By Stan Brown
Ephesians 2:15 by abolishing in His flesh the enmity, which is the Law of commandments contained in ordinances, that in Himself He might make the two into one new man, thus establishing peace,
Paul continues to speak of the newfound unity between believing Jews and believing Gentiles, indeed by inference the unity that exists among all believers. Paul recognizes that there remained discord between the two although it had been completely eliminated as His death nullified the enmity which is the Law of commandments contained in ordinances. On a practical basis it would take a while to get there since some things die hard yet the death of Christ completely abolished the Law as a set of rules that had to be followed in order to fellowship with God. The Old Testament Law with all its specifics no longer held sway over believers. The council of Jerusalem, as described in Acts 15, recognized this fact although asking Gentiles to show respect for a few things while acknowledging that these few things were not wrong.
The sacrificial system, the rules of clean and unclean that emphasized what sin was, the dietary laws and all the rest were abolished by the death of Christ on the cross. He took care of the sin problem once and for all. This did not abolish the basic righteousness of God that was expressed in the Old Testament Law and the Ten Commandments in particular. After all Christ summarizes and endorses the commandments in the New Testament. And He said to him, “‘YOU SHALL LOVE THE LORD YOUR GOD WITH ALL YOUR HEART, AND WITH ALL YOUR SOUL, AND WITH ALL YOUR MIND.’ “This is the great and foremost commandment. “The second is like it, ‘YOU SHALL LOVE YOUR NEIGHBOR AS YOURSELF.’ “On these two commandments depend the whole Law and the Prophets. ( Matt. 22:37-40)” But it did abolish the need to follow all the rules of the Law which had caused division between Jew and Gentile.
The result of Christ’s death was the establishment of peace. The death of Christ on the cross established peace between God and every man who would accept the gospel of grace through faith including both Jew and Gentile. It would also establish the possibility of peace among all believers. I say, the possibility of peace, because believers have not always been great in living out in practice what God has provided. The point is simple. The death of Christ united believing Jews and believing Gentiles into one new man. The death of Christ has united all believers into one new man. It is that which fulfils the words contained in the high priestly prayer of Jesus, that they may all be one; even as You, Father, are in Me and I in You, that they also may be in Us, so that the world may believe that You sent Me (John 17:21). We are God’s message to the world as individuals and as a body that demonstrates God’s love to the world.
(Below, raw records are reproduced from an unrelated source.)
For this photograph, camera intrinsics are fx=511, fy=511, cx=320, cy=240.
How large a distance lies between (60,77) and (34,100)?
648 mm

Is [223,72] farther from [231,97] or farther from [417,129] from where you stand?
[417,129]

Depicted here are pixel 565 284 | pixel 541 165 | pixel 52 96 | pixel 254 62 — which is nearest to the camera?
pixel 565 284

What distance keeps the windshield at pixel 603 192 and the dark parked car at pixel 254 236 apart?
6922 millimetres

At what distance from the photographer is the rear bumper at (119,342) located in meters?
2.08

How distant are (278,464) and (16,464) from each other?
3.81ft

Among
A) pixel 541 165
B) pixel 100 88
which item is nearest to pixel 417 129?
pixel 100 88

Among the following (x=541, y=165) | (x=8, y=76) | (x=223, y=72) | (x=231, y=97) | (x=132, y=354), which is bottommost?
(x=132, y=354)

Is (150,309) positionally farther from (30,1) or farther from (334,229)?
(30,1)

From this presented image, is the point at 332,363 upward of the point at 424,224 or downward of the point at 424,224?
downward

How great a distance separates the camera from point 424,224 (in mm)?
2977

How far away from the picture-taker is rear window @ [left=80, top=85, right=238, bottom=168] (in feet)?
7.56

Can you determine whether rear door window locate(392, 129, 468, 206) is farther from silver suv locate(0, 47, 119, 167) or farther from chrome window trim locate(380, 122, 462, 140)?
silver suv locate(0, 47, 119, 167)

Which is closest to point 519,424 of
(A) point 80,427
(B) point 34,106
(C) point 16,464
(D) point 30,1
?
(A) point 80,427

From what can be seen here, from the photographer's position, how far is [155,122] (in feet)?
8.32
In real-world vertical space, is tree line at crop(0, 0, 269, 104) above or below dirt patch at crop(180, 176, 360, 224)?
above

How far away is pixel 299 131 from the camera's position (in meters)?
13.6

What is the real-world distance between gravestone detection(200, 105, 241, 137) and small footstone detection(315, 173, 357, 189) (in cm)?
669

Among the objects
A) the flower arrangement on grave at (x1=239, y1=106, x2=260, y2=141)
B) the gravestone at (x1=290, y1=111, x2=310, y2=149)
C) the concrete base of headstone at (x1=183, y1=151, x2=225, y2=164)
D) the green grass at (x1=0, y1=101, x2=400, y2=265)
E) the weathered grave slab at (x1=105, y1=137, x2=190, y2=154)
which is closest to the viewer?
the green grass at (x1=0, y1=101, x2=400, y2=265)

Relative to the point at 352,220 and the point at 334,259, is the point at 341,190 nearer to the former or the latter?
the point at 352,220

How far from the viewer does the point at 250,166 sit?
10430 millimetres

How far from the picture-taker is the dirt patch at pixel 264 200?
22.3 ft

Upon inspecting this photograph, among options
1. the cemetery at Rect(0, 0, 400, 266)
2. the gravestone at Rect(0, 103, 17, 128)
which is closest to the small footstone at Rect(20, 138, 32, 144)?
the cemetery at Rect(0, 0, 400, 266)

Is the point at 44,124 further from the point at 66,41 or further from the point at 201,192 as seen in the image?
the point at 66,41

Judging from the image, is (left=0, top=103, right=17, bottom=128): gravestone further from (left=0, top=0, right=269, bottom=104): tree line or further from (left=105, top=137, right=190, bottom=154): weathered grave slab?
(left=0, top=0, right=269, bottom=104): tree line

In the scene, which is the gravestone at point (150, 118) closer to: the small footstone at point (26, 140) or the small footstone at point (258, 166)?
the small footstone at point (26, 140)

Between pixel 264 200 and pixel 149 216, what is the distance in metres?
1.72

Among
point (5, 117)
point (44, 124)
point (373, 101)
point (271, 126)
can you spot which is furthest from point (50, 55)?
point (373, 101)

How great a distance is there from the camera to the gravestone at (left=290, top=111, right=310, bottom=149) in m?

I finish the discussion today with a somewhat peripheral conversation. Why do we not observe the Sabbath Day as did the Jews? First, it relates to the statement contained in Ephesians 2:15. I know I said that the moral character of God remains proclaimed in the Ten Commandments and it does. We must think about the prime reason for the commandment to remember the Sabbath Day and keep it Holy. In keeping with the structure of the covenants of the day, it formed the basis for remembering the King. In keeping the Sabbath Day, they were forced to remember God as Creator (He had rested on the seventh day) as well as His absolute Holiness. When the Sabbath Day was kept as more than just rituals, it pointed directly to the Divine, Eternal, Holy, Creator of the universe. Today, we worship on the first day of the week. We still remember the Divine, Eternal, Holy, Creator of the universe. Our focus is now on the One who rose from the dead on the first day of the week. He is the Divine, Eternal, Holy, Creator of the universe and we celebrate His resurrection from the dead as the incarnate Christ. Interestingly enough the Old Testament feasts prophesied concerning this change. There are only two Old Testament feast days that were always celebrated on the same day of the week every year and it happened to be the first day of the week. First Fruits, the day on which Jesus rose from the dead was always celebrated on the first day of the week following the Passover Feast. Pentecost, which marks the beginning of the church and the giving of the Holy Spirit, was celebrated on the fiftieth day following on the first day of the week (When the Jews counted days, they counted differently than we do. For them day one is today. We count day one as tomorrow. Thus, if day one is on the first day of the week so is day fifty.). We need to worship God every day of the week united together as believers wherever we are. The Law no longer separates us. Christ made peace.